Nectar et pollens, deux sources de nourriture pour les abeilles
Quand elles butinent, les abeilles ingèrent le nectar, jus sucré qu’elles récoltent au fond des corolles des fleurs. En même temps, elles se frottent aux pollens qu’elles transportent de fleur en fleur, assurant ainsi la « pollinisation » indispensable à la reproduction des plantes. Le nectar leur apporte des glucides. Mais comme nous, les abeilles ont besoin de protéines et de lipides, surtout en début de vie. Où les trouvent-elles ? Dans les pollens dont elles rapportent à la ruche des petites pelotes entre leurs pattes, qu’elles déposent dans les alvéoles afin de nourrir les larves.
Récolte des pollens
Tous les quinze jours, de mars à septembre, une grille est installée durant une douzaine d’heures devant les quatre ruches instrumentées. Les trous sont si petits que seules les abeilles peuvent passer, les obligeant à abandonner leurs pelotes de pollens, qui tombent dans une trappe. Une fois triés et nettoyés, les pollens sont analysés par le CETAM et révèlent les espèces de plantes visitées au cours de la journée. Chaque saison permet ainsi de récupérer environ 300 grammes de pollens par ruche. Ces échantillons sont ensuite mis en flacons, puis conservés à l’Écothèque en conditions cryogéniques.
45 kg de miel produit en 2019
Deux à trois fois par an, le miel des cinq ruches est récolté. La couleur, l’humidité, la teneur en sucre, les enzymes, les pollens présents… donnent des informations sur la composition florale du miel et donc sur les plantes butinées par les abeilles. Au-delà des échantillons qui sont analysés par le CETAM et conservés à l’Écothèque, ce sont plusieurs dizaines de kilos de miel qui sont produits chaque année sur place à l’Andra… et qui régalent les amateurs parmi les salariés !
« À la fois animaux domestiques dont nous exploitons le miel et animaux sauvages, les abeilles sont des auxiliaires d’observation exceptionnelles. Grâce aux pollens qu’elles récoltent et au miel qu’elles produisent, elles nous apportent des informations sur la flore que l’on ne pourrait pas obtenir autrement. »
Des populations d’abeilles qui évoluent
Une fois par an, une centaine d’abeilles sont prélevées sur chaque ruche. En observant de très près leurs ailes et leur corps, le CETAM peut déterminer le niveau d’hybridation dans chaque ruche. En effet, comme la reine est fécondée par plusieurs mâles venant d’autres colonies, différentes races se mélangent au sein d’une même ruche. À l’OPE, l’abeille noire traditionnelle de la région est de plus en plus métissée avec la Buckfast, une abeille hybride créée par un moine anglais au XXe siècle. Les abeilles ainsi prélevées sont cryogénisées et conservées à l’Écothèque.

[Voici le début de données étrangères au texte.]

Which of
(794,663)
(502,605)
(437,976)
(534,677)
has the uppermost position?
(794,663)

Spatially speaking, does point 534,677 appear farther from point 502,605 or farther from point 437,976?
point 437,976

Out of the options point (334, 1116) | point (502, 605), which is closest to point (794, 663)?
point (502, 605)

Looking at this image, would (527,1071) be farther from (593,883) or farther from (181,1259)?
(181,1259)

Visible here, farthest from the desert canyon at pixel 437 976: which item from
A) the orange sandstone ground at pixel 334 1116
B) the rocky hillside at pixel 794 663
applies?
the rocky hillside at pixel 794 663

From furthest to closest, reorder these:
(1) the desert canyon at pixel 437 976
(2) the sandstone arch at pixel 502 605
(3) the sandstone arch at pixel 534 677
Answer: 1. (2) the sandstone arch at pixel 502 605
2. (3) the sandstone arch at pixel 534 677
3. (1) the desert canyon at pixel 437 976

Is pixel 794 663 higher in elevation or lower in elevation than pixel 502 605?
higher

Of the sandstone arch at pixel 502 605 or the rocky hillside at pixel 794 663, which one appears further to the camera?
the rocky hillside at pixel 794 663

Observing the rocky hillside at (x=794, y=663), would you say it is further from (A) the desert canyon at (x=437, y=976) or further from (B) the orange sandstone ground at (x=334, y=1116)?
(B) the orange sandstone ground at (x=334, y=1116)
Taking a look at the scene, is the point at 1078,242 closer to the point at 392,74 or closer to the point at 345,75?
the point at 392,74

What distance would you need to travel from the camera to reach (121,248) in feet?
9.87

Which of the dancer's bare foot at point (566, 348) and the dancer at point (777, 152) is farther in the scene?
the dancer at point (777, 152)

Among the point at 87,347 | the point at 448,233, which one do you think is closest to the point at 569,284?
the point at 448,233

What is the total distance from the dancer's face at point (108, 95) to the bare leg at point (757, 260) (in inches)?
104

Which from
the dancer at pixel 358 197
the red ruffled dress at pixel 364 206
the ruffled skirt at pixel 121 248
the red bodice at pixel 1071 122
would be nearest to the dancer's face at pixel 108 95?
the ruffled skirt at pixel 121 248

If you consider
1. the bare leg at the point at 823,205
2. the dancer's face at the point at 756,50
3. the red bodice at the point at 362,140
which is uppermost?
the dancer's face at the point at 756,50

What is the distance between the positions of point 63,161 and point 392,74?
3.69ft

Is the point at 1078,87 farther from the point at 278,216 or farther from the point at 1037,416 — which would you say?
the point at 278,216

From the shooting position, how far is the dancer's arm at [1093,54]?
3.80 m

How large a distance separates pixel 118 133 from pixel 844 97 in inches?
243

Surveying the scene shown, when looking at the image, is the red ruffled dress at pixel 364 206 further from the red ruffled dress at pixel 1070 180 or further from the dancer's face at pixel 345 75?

Avez-vous remarqué que le miel de tilleul sent la menthe ?
C’est parce que le nectar produit dans les fleurs de tilleul contient du menthol. Mais, ironiquement, le miel de menthe, lui, ne sent pas la menthe. Pourquoi ? Parce que les molécules de menthol ne sont présentes que dans les feuilles, que les abeilles ne butinent pas.